Wednesday, February 05, 2014

This Can't Be. Obamacare Runs Perfectly Here In Utopian California.

The Los Angeles Times is hardly a conservative newspaper:
After overcoming website glitches and long waits to get Obamacare, some patients are now running into frustrating new roadblocks at the doctor's office.

A month into the most sweeping changes to healthcare in half a century, people are having trouble finding doctors at all, getting faulty information on which ones are covered and receiving little help from insurers swamped by new business.

Experts have warned for months that the logjam was inevitable. But the extent of the problems is taking by surprise many patients — and even doctors — as frustrations mount.

Aliso Viejo resident Danielle Nelson said Anthem Blue Cross promised half a dozen times that her oncologists would be covered under her new policy. She was diagnosed last year with non-Hodgkin's lymphoma and discovered a suspicious lump near her jaw in early January.

But when she went to her oncologist's office, she promptly encountered a bright orange sign saying that Covered California plans are not accepted.

"I'm a complete fan of the Affordable Care Act, but now I can't sleep at night," Nelson said. "I can't imagine this is how President Obama wanted it to happen."
Maybe someone should have read the bill before it was passed so we'd have known what was in it.  I can recall Candidate Obama promising that all bills would be posted online before--well, we know what his promises are worth.
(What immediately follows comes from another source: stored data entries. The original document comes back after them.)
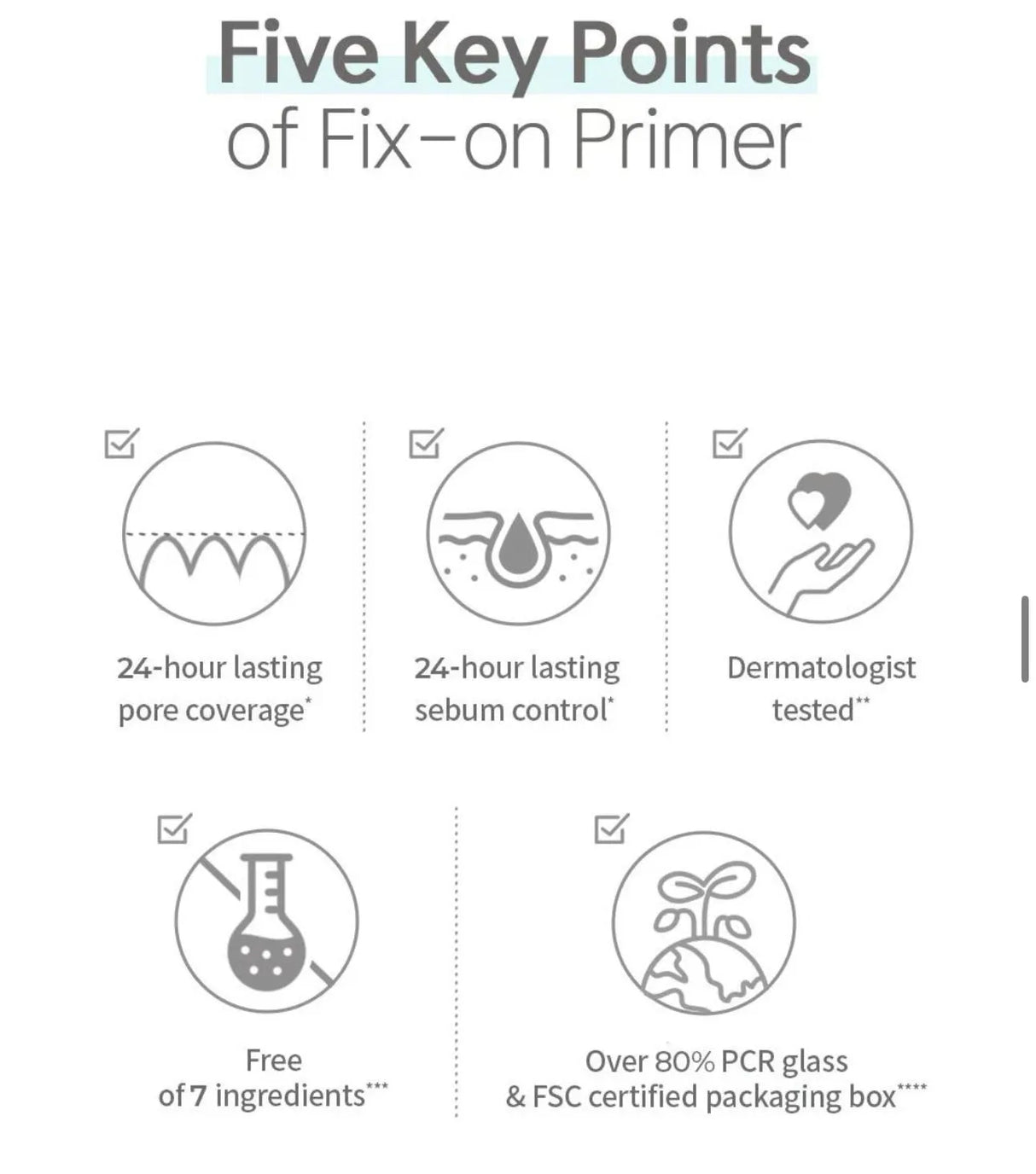 Five Key Points
of Fix-on Primer

24-hour lasting pore coverage*

24-hour lasting sebum control*

Dermatologist tested**

Free of 7 ingredients***

Over 80% PCR glass & FSC certified packaging box****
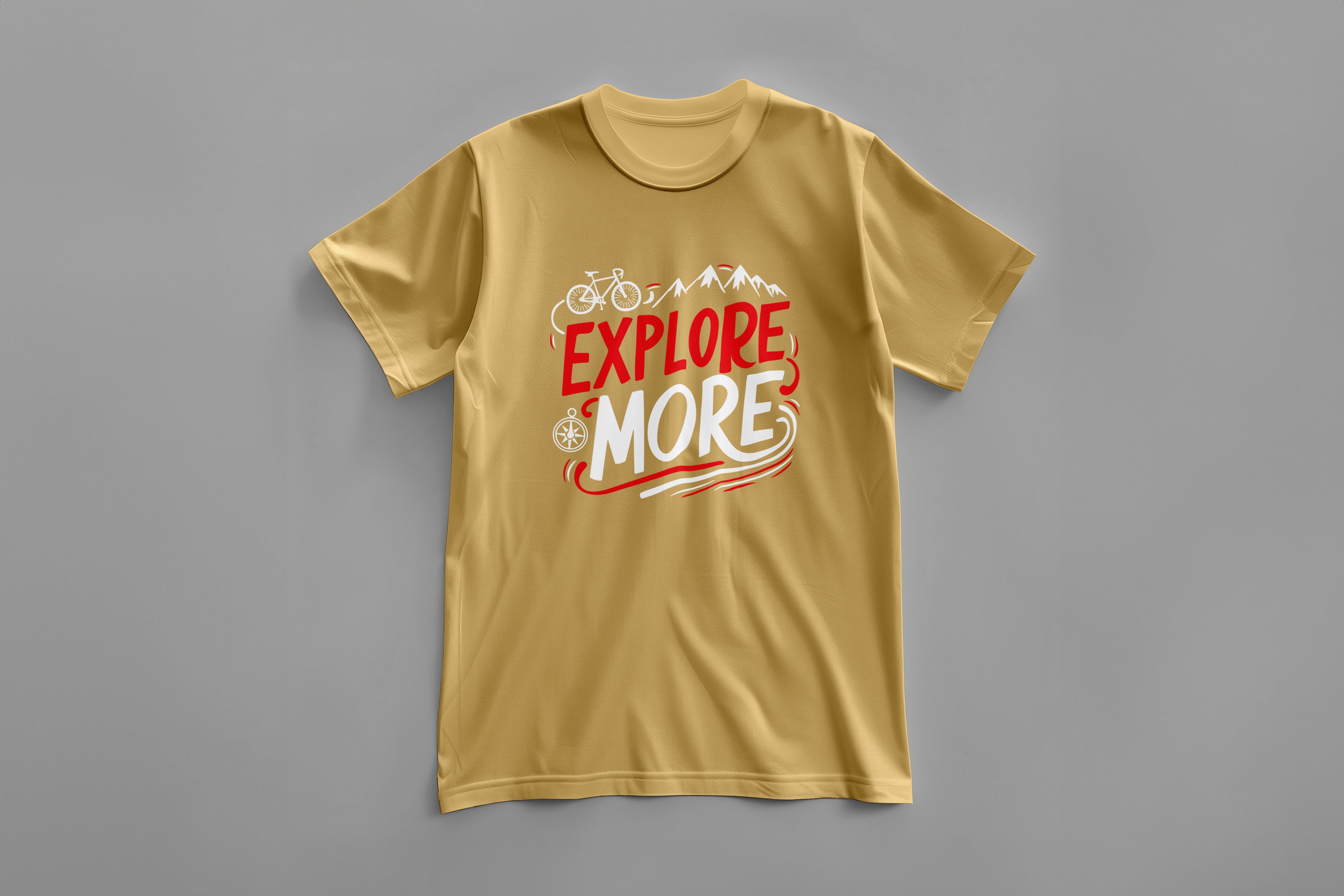 EXPLORE
MORE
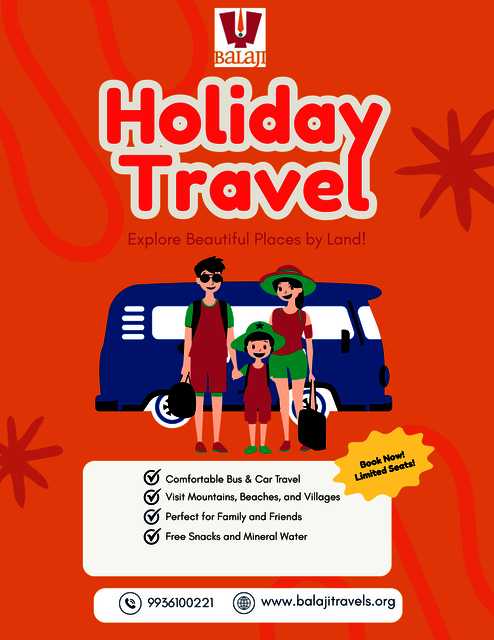 BALAJI

Holiday Travel

Explore Beautiful Places by Land!

Book Now! Limited Seats!

Comfortable Bus & Car Travel
Visit Mountains, Beaches, and Villages
Perfect for Family and Friends
Free Snacks and Mineral Water

9936100221
www.balajitravels.org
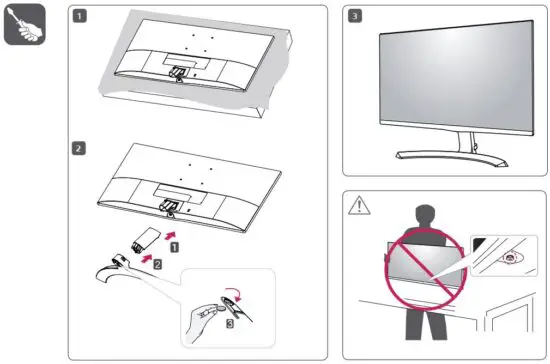 1

2

1

2

3

3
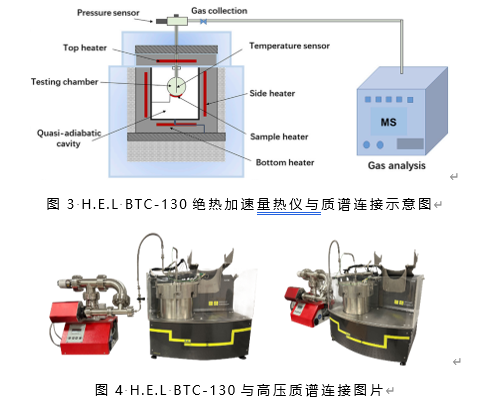 Pressure sensor
Gas collection
Top heater
Temperature sensor
Testing chamber
Side heater
Quasi-adiabatic cavity
Sample heater
Bottom heater
MS
Gas analysis

图 3 H.E.L BTC-130 绝热加速量热仪与质谱连接示意图

图 4 H.E.L BTC-130 与高压质谱连接图片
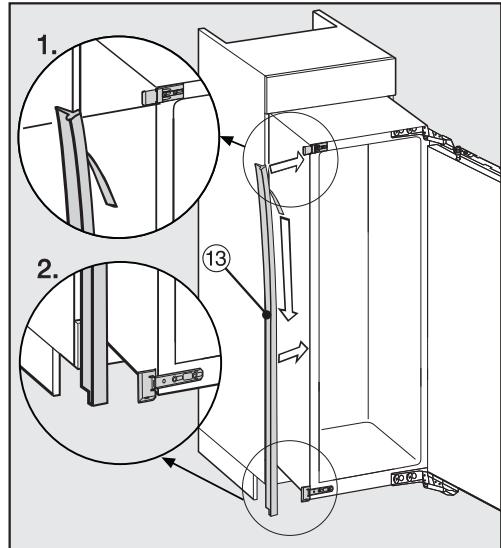 1.

2.

13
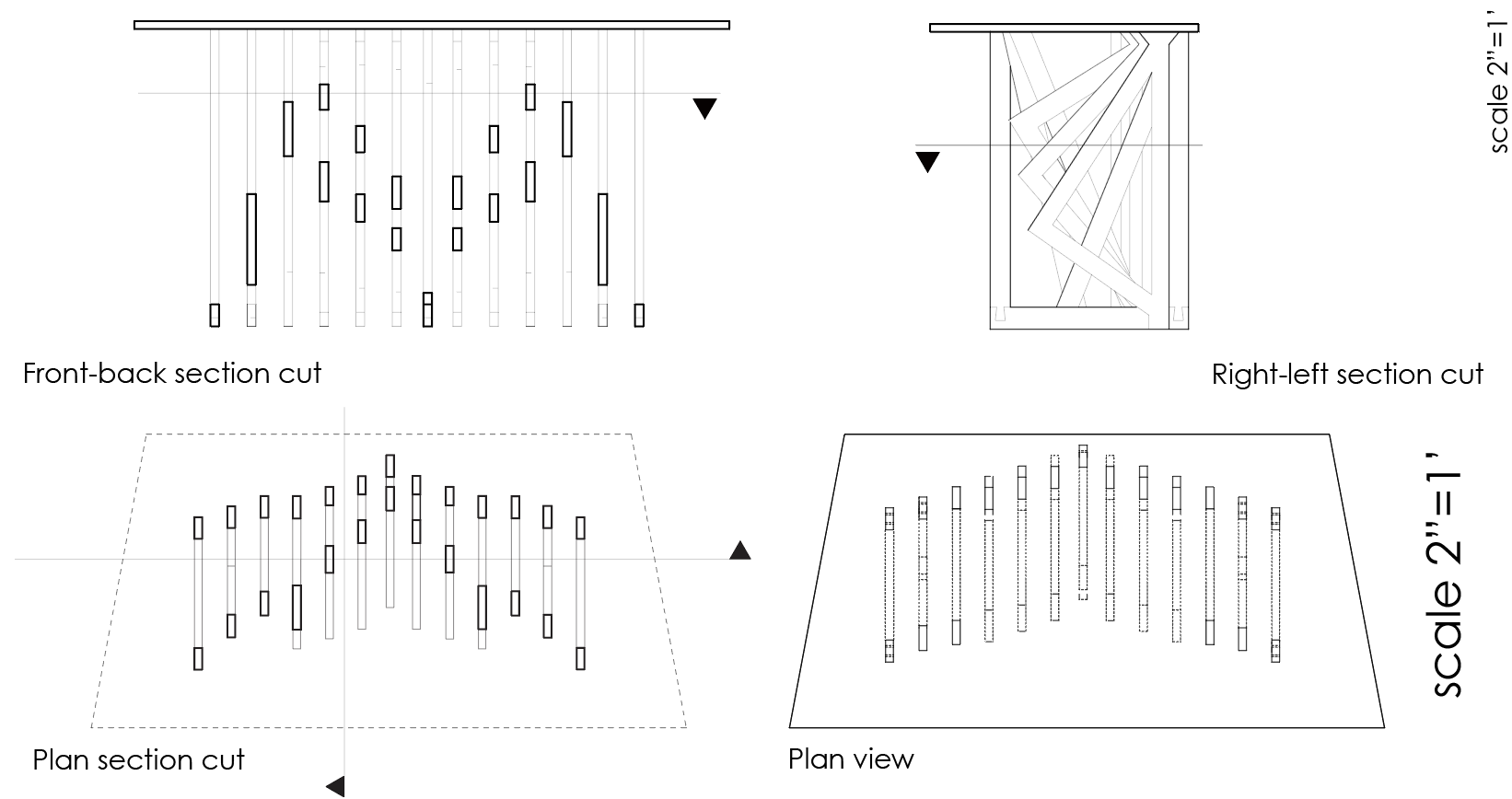 scale 2"=1'

Front-back section cut

Right-left section cut

scale 2"=1'

Plan section cut

Plan view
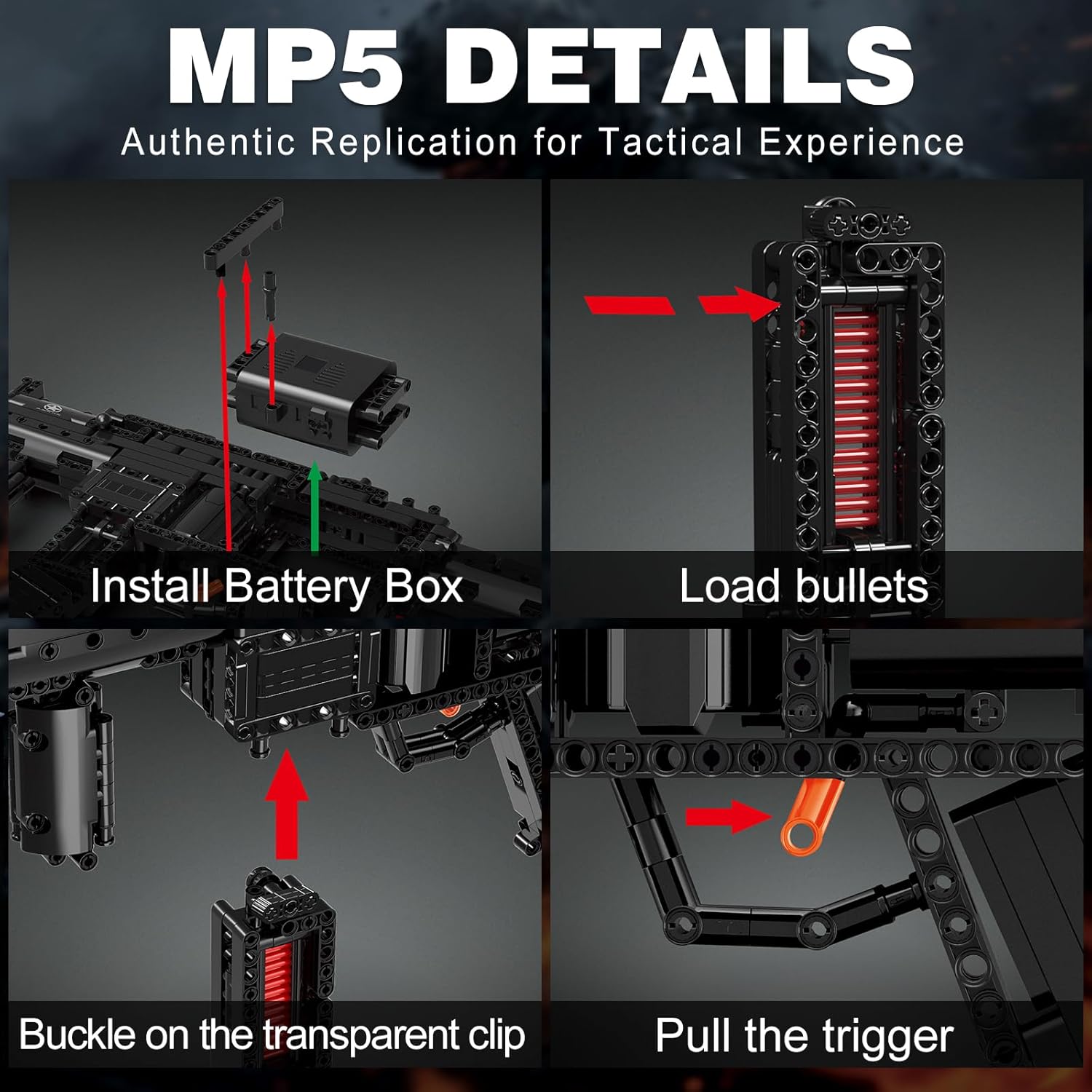 MP5 DETAILS

Authentic Replication for Tactical Experience

Install Battery Box

Load bullets

Buckle on the transparent clip

Pull the trigger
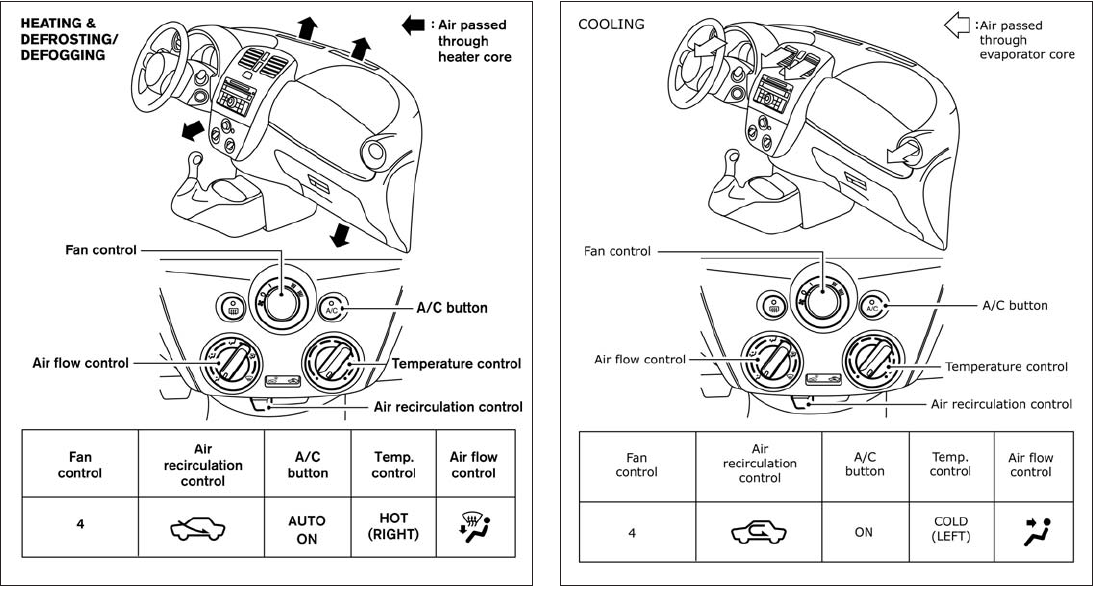 HEATING & DEFROSTING/ DEFOGGING

: Air passed through heater core

Fan control

A/C button

Air flow control

Temperature control

Air recirculation control

| Fan control | Air recirculation control | A/C button | Temp. control | Air flow control |
|---|---|---|---|---|
| 4 | | AUTO ON | HOT (RIGHT) | |

COOLING

:Air passed through evaporator core

Fan control

A/C button

Air flow control

Temperature control

Air recirculation control

| Fan control | Air recirculation control | A/C button | Temp. control | Air flow control |
|---|---|---|---|---|
| 4 | | ON | COLD (LEFT) | |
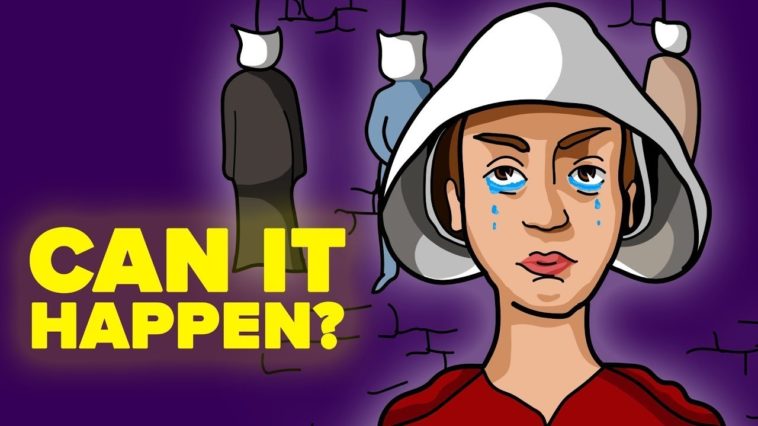 CAN IT HAPPEN?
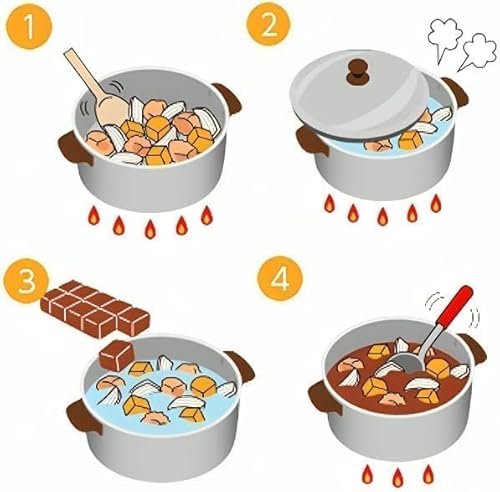 1

2

3

4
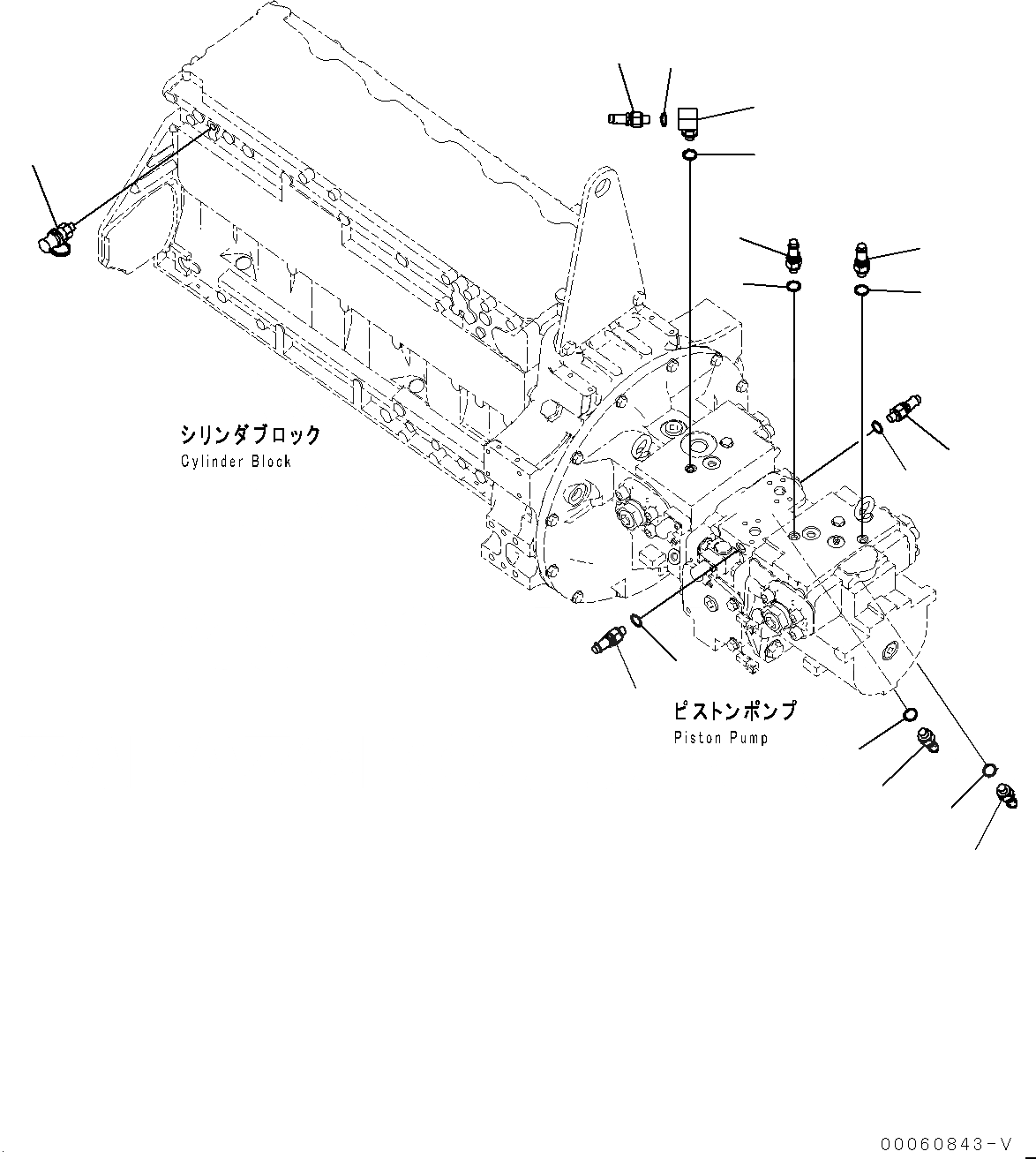 シリンダブロック
Cylinder Block

ピストンポンプ
Piston Pump

00060843-V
On the upside, this vignette turns a popular saying about socialism on its head.  "Socialism means standing in line" isn't true here, because these people can't even find a line to wait in.

5 comments:

Mike Thiac said...

Darren, I must respectfully disagree. It's working perfectly from B Hussein Obama's viewpoint. He'll screw up healthcare so badely the only thing left will be single payer. Which is his intent.

How the hell did this ever get so bad.

maxutils said...

You may be right, Mike, about Obama's intentions ... but it isn't the only thing left. I've written about this before ...but 1)foster competition by forcing employers NOT to provide health care, but returning their contribution to employees and allowing interstate policies; 2) allowing tax deductible medical savings accounts (or requiring themas a deduction from the paycheck); 3) tort reform; 4) requiring that every health care plan must have a component that provides for catastrophic care (which is surprisingly inexpensive, if everyone pays in) 5) limited government involvement to 'pool' customers together ... then allowing HMOs to bid on them ...low bid wins ...5) not providing treatment to people without insurance or

Darren said...

Mike, I try to live by the dictum that one should not ascribe to malevolence that which is more probably explained by incompetence. Obama and the Gang might have stumbled into what you suggested, but I don't think they're smart or sly enough to have planned it out in advance.

KauaiMark said...

"...should have read the bill before it was passed"

but, but,but Nancy said we'd only find out what was in it AFTER they passed it?

Nancy KNEW what crap WAS in it and DIDN'T want anyone else to know!

allen (in Michigan) said...

I ascribe to the same belief although brevity favors my formulation by a small margin - never ascribe to design what's explainable by incompetence.

I think that view much better explains the Obamacare debacle then that they screwed up on purpose in service of a diabolically clever plan.

Not that that sort of thing's impossible - the burning of the Reichstag comes to mind - but the all-too-human temptation is to view all such singular occurrences through that lens because doing so makes the conspiratorialist cleverer then the conspirers. Others may be fooled by the facile, public explanation but not I! My superior intellect pierces the veil of misdirection!

But the history of large software projects argues against that view. About a third are considered successes, although on closer examination that turns out to be more of a political determination then technical, a third are clearly scaled back from their original goals and a third are abandoned.

The proponents of Obamacare won't allow the last outcome but they'll have to settle for the second, claim the first and hope public anger doesn't fuel repeal or repeal by the death of a thousand cuts.